* [Request A]:
List every thing that the passage on degrees of ignorance says we know nothing of or that may be unknown.
* [Request B]:
Retype the passage on degrees of ignorance from "The calculus of" up to and including "of a phenomenon.".

* [Source]:
•••••

In the kinetic theory of gases, we assume that the gaseous molecules follow rectilinear trajectories, and obey the laws of impact of elastic bodies. But, as we know nothing of their initial velocities, we know nothing of their present velocities.

The calculus of probabilities only enables us to predict the mean phenomena which will result from the combination of these velocities. This is the second degree of ignorance.

Finally it is possible that not only the initial conditions but the laws themselves are unknown. We then reach the third degree of ignorance and in general we can no longer affirm anything at all as to the probability of a phenomenon.

It often happens that instead of trying to guess an event, by means of a more or less imperfect knowledge of the law, the events may be known and we want to find the law; or that instead of deducing effects from causes, we wish to deduce the causes from the effects. These are the problems called _probability of causes_, the most interesting from the point of view of their scientific applications.

•••••

* [Recorded information]:
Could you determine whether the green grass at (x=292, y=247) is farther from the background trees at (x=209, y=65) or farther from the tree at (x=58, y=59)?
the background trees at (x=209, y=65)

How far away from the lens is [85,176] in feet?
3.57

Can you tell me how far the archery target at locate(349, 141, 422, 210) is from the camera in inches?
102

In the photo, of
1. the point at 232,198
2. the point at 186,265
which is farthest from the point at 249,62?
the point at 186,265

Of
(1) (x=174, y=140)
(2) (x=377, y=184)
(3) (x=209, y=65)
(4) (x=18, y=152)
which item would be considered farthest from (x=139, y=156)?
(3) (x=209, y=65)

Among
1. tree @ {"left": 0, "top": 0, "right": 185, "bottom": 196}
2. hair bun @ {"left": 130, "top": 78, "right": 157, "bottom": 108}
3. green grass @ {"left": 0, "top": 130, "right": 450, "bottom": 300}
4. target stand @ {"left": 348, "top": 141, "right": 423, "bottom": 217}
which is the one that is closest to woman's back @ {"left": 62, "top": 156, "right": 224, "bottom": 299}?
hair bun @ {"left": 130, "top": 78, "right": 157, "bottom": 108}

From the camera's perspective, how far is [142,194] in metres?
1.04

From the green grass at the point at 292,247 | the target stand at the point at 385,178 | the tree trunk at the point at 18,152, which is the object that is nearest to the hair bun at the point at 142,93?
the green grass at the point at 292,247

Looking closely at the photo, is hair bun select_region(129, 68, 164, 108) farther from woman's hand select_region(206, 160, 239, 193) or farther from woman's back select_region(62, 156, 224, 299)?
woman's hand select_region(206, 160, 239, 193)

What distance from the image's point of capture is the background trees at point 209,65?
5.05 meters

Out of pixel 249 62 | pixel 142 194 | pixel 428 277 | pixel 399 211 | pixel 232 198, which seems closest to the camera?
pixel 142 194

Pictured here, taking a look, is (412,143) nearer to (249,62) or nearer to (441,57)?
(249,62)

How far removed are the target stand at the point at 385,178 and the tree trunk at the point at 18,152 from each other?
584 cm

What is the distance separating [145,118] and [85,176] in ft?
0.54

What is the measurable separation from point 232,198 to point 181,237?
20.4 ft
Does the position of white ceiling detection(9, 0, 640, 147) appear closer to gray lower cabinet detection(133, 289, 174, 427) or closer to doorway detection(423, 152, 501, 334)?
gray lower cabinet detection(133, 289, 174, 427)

•••••

* [Solution A]:
- their initial velocities (of the gaseous molecules)
- their present velocities
- the initial conditions
- the laws themselves

* [Solution B]:
The calculus of probabilities only enables us to predict the mean phenomena which will result from the combination of these velocities. This is the second degree of ignorance.

Finally it is possible that not only the initial conditions but the laws themselves are unknown. We then reach the third degree of ignorance and in general we can no longer affirm anything at all as to the probability of a phenomenon.